The problem:
Beginning at the line that contains "Does pixel 133", reproduce every line to the end of the material without changing any of them.

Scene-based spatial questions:

= = = = =

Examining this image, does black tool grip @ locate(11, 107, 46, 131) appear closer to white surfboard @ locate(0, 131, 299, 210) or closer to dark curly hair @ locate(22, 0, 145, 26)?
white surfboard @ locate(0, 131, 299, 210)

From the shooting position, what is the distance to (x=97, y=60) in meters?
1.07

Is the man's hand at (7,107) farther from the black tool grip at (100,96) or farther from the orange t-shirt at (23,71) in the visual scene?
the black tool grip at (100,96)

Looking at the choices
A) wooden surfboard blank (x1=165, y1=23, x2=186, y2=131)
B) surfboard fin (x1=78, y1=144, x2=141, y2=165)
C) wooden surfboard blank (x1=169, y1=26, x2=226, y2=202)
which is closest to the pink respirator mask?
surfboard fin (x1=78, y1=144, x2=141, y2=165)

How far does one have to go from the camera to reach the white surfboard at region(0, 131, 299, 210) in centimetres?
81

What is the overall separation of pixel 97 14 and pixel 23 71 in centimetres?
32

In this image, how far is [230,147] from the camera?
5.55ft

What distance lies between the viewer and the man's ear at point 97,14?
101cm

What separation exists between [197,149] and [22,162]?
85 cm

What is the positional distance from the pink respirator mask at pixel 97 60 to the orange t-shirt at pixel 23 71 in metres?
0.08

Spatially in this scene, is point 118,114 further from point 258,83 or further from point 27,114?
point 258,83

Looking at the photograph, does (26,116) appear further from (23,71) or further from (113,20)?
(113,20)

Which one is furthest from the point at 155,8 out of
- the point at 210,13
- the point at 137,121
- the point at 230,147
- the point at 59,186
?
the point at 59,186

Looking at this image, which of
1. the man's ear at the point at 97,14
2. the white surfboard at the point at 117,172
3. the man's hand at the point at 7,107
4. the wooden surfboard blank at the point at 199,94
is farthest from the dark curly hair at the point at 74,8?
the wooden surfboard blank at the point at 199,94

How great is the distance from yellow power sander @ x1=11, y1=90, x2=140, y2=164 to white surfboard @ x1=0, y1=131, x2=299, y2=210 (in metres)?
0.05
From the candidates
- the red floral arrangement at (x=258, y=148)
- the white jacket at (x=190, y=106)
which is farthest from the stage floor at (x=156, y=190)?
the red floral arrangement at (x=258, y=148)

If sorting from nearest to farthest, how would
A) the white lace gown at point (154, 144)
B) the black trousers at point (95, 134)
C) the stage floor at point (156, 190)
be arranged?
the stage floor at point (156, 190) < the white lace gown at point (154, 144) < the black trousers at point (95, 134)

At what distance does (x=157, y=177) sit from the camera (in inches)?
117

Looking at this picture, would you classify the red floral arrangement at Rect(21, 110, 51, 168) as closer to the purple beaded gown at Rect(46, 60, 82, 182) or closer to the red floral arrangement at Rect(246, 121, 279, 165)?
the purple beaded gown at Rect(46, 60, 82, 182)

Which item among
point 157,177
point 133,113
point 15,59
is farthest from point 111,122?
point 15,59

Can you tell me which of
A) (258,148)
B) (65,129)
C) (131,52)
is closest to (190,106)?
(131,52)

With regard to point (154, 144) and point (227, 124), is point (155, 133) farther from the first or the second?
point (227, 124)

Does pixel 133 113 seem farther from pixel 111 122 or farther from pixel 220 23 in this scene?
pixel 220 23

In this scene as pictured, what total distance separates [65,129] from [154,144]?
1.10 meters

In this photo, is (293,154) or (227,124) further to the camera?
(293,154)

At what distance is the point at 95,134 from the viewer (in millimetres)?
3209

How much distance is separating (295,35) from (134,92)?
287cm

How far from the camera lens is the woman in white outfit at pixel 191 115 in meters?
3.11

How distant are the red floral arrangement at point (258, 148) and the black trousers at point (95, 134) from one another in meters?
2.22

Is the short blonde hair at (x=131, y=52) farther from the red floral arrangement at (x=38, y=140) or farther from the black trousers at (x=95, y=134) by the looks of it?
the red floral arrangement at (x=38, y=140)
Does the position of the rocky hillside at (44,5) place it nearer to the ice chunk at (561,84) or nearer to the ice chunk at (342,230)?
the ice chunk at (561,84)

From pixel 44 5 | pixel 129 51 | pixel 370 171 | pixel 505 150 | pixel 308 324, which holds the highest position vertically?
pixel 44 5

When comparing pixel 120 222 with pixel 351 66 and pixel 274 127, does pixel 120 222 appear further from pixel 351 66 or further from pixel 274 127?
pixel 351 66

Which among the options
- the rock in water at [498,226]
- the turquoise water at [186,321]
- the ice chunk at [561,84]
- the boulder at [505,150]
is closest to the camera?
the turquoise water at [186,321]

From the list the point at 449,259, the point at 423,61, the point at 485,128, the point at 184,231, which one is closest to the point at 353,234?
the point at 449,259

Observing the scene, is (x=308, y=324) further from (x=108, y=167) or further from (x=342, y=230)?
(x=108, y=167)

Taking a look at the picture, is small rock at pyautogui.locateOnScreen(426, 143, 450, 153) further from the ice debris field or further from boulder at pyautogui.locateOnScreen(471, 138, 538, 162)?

= = = = =

Completed exercise:
Does pixel 133 113 seem farther from pixel 111 122 or farther from pixel 220 23 in this scene?
pixel 220 23

In this scene as pictured, what total distance separates [65,129] from [154,144]?
1.10 meters

In this photo, is (293,154) or (227,124) further to the camera?
(293,154)

At what distance is the point at 95,134 from the viewer (in millimetres)?
3209

How much distance is separating (295,35) from (134,92)?
287cm

How far from the camera lens is the woman in white outfit at pixel 191 115 in meters?
3.11

How distant are the red floral arrangement at point (258, 148) and the black trousers at point (95, 134) from one another in meters?
2.22

Is the short blonde hair at (x=131, y=52) farther from the red floral arrangement at (x=38, y=140) or farther from the black trousers at (x=95, y=134) by the looks of it?
the red floral arrangement at (x=38, y=140)
Does the position of the rocky hillside at (44,5) place it nearer to the ice chunk at (561,84) or nearer to the ice chunk at (342,230)?
the ice chunk at (561,84)

From pixel 44 5 | pixel 129 51 | pixel 370 171 | pixel 505 150 | pixel 308 324, which holds the highest position vertically?
pixel 44 5

When comparing pixel 120 222 with pixel 351 66 and pixel 274 127, does pixel 120 222 appear further from pixel 351 66 or further from pixel 274 127?
pixel 351 66

Which among the options
- the rock in water at [498,226]
- the turquoise water at [186,321]
- the ice chunk at [561,84]
- the boulder at [505,150]
is closest to the camera?
the turquoise water at [186,321]

From the list the point at 449,259, the point at 423,61, the point at 485,128, the point at 184,231, which one is closest to the point at 353,234?
the point at 449,259

Observing the scene, is (x=308, y=324) further from (x=108, y=167) or further from (x=342, y=230)?
(x=108, y=167)

Taking a look at the picture, is small rock at pyautogui.locateOnScreen(426, 143, 450, 153) further from the ice debris field or further from boulder at pyautogui.locateOnScreen(471, 138, 538, 162)?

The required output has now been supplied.